1. Income equals outflow (the budget balances),
2. The system has a Nash equilibrium, and
3. The system is Pareto efficient.

Thus a Pareto-efficient system with a balanced budget has a point at which an agent can do better by changing their effort level, if everyone else's effort level stays the same; a Pareto-efficient system with a Nash equilibrium does not distribute all revenue, or spends more than it has; and a system with a Nash equilibrium and balanced budget could allow some agents to do better without hurting any others.

The Gibbard-Satterthwaite theorem in social choice theory is a related impossibility theorem dealing with voting systems.

[edit] Statement of the theorem

Suppose there is a team of n > 1 risk neutral agents whose preference functions are strictly concave and increasing, and also additively separable in money and effort.

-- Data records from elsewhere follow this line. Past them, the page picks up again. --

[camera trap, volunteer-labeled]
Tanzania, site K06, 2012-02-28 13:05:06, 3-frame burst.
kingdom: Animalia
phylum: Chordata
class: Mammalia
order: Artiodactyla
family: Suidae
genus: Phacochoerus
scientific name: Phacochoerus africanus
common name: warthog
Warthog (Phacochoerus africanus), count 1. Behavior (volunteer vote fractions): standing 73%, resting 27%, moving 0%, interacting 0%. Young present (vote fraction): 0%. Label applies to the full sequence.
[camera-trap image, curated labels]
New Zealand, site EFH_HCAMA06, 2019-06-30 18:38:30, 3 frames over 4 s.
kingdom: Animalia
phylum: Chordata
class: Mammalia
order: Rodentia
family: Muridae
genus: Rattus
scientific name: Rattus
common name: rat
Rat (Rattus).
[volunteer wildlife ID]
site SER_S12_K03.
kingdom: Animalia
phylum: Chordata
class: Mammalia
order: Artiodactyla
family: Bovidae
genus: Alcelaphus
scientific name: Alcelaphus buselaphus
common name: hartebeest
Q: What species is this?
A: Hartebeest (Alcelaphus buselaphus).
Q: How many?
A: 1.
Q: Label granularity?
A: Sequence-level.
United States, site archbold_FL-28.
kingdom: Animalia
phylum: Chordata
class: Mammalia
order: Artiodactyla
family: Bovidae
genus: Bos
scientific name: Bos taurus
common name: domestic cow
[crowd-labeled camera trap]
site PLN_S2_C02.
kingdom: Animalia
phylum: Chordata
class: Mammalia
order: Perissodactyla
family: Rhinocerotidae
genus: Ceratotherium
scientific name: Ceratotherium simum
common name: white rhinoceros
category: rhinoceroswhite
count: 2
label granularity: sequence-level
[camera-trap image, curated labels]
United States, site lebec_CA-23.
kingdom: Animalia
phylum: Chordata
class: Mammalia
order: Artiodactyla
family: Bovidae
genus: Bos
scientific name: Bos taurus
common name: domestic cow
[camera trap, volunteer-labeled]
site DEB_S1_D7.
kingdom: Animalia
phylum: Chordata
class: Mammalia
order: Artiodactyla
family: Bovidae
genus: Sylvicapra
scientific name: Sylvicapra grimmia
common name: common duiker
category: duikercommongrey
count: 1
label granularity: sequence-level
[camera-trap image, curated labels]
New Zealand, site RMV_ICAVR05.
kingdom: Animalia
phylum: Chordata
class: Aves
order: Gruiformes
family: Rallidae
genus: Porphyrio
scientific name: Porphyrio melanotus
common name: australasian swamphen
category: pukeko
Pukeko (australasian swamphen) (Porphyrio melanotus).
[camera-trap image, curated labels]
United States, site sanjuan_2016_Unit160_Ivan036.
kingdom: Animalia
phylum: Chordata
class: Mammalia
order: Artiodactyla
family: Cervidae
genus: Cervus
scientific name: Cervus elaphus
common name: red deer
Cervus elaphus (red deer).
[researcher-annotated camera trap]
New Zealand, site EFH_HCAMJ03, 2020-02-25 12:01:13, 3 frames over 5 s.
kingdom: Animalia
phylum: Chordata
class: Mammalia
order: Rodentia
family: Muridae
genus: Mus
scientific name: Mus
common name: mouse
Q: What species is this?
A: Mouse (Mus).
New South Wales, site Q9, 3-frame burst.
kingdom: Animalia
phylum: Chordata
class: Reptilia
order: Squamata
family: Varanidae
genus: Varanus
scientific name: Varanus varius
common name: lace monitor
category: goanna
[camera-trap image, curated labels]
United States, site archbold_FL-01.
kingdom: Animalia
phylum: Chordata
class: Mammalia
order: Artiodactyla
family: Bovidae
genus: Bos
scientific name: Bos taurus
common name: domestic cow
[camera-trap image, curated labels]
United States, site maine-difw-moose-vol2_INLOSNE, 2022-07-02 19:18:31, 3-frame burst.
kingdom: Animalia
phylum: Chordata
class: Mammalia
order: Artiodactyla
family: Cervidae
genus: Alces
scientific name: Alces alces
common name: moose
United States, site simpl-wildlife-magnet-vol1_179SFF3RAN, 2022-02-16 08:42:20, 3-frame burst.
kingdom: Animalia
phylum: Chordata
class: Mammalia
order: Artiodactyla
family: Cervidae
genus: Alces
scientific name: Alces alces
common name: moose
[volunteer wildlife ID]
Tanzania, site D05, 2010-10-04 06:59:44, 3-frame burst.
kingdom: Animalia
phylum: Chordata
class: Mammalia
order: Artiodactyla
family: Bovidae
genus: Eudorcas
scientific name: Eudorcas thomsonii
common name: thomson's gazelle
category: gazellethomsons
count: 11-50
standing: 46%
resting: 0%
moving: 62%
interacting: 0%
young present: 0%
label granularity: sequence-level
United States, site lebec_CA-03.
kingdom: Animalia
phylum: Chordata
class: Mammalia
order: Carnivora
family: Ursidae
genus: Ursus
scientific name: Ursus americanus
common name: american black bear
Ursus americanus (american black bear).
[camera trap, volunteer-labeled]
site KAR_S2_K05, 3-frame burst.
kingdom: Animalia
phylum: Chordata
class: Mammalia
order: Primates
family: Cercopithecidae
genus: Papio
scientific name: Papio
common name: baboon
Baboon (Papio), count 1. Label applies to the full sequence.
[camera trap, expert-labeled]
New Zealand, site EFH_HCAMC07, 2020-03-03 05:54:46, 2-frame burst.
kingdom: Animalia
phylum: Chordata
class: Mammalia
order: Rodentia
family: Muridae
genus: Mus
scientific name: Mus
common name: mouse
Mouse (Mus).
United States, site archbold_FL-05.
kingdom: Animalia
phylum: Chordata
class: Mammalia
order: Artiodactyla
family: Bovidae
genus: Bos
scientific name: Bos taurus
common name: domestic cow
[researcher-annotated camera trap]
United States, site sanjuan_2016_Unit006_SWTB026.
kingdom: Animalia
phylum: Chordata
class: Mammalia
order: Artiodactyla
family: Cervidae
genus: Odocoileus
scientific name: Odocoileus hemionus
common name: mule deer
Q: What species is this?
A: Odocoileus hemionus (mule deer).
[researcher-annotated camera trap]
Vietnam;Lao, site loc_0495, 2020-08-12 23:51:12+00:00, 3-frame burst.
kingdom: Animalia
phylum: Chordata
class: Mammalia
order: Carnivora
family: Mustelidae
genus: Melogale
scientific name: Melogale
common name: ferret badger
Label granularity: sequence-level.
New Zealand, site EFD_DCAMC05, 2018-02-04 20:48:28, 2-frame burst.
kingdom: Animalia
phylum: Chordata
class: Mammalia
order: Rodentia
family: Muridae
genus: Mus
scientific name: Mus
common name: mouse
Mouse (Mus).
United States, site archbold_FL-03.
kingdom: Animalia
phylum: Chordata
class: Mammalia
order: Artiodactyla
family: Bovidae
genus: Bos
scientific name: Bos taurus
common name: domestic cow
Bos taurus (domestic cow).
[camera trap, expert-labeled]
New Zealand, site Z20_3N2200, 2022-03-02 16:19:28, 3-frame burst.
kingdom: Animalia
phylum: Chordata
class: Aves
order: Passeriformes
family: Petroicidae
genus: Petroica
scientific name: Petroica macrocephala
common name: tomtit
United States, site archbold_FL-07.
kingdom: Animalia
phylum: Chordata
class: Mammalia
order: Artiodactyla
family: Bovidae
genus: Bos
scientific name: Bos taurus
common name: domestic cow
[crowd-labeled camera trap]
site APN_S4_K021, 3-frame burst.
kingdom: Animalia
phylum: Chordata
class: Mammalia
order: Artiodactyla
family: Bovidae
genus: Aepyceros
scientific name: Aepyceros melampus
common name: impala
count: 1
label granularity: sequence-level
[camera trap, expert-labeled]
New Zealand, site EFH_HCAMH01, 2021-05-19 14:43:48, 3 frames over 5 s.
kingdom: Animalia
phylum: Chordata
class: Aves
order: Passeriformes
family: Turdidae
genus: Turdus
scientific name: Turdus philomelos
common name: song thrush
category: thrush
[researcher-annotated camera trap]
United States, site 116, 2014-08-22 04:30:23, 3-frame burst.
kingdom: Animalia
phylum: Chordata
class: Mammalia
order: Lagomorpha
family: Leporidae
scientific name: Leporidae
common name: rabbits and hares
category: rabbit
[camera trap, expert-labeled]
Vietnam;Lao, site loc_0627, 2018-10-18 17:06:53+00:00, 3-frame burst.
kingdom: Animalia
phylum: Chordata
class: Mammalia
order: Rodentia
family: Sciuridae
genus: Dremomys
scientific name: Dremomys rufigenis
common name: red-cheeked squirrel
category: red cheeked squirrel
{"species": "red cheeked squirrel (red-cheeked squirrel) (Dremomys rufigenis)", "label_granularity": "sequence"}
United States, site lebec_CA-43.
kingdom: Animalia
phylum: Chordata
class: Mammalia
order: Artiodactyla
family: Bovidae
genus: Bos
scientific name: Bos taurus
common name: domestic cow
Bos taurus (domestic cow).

Then any Pareto efficient incentive system for the team in which the joint outcome is distributed among the agents has no Nash equilibria.

Rasmusen^[1] studies the relaxation of this problem obtained by removing the assumption that the agents are risk neutral (Holmström: "linear in money").

[edit] References

• Bengt Holmström, "Moral Hazard in Teams", The Bell Journal of Economics 13, no. 2 (1982), pp. 324–340.

1. ^ Eric Rasmusen, "Moral Hazard in Risk-Averse Teams", The RAND Journal of Economics 18, no. 3 (1987), pp. 428–435.